I am trying to read 30 CSV files, around 12Gb uncompressed and 30million rows, into a single Parquet file using DuckDB. I have upgraded today to the latest version 0.10.0.
Each one of my CSV is standardised so I am able to define the column names and types upfront and have done that as part of my query
COPY (SELECT * FROM read_csv('*.csv',
delim = ',',
header = false,
parallel = true,
auto_detect = false,
columns = {
'UPRN': 'BIGINT',
'UDPRN': 'INT',
'CHANGE_TYPE': 'VARCHAR(1)',
70 more attributes))
TO 'output.parquet' (FORMAT 'parquet', COMPRESSION 'zstd', ROW_GROUP_SIZE 100000)

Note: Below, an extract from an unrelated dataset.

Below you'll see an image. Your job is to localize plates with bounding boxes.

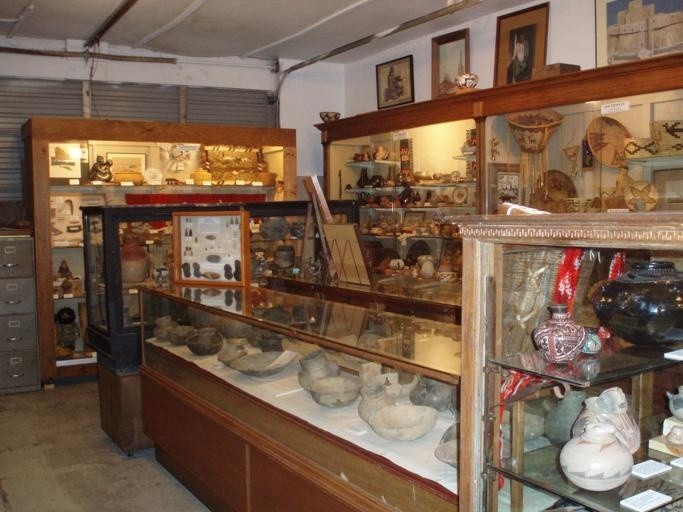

[453,185,469,204]
[623,181,659,213]
[587,117,633,168]
[528,170,577,215]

Each time I run this I experience an Out of Memory error.
So I have since tried loading the CSV data into a persistent local database and then doing a COPY export
COPY table TO 'output.parquet' (FORMAT 'parquet', COMPRESSION 'zstd', ROW_GROUP_SIZE 100000)

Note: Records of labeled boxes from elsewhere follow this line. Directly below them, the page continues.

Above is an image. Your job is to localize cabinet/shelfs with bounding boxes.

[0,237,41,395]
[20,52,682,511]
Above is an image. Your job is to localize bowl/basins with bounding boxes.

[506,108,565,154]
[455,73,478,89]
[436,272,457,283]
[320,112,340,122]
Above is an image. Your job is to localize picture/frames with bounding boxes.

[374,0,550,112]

Same out of memory error messages.
Error: Out of Memory Error: failed to allocate data of size 4.2 MiB (13.9 GiB/13.9 GiB used)
I read the recent release notes and there is a new Temporary Memory Manager which I can use and set a memory limit using
PRAGMA memory_limit = '10GB';
This definitely seems to make the loading more stable but has no impact in the Parquet export.
I am on a Windows laptop with 32Gb of RAM using the latest DuckDB CLI.
I am sure there are other Python type approaches to doing this but would prefer to stick with DuckDB as I am using it in another process and it is a great tool!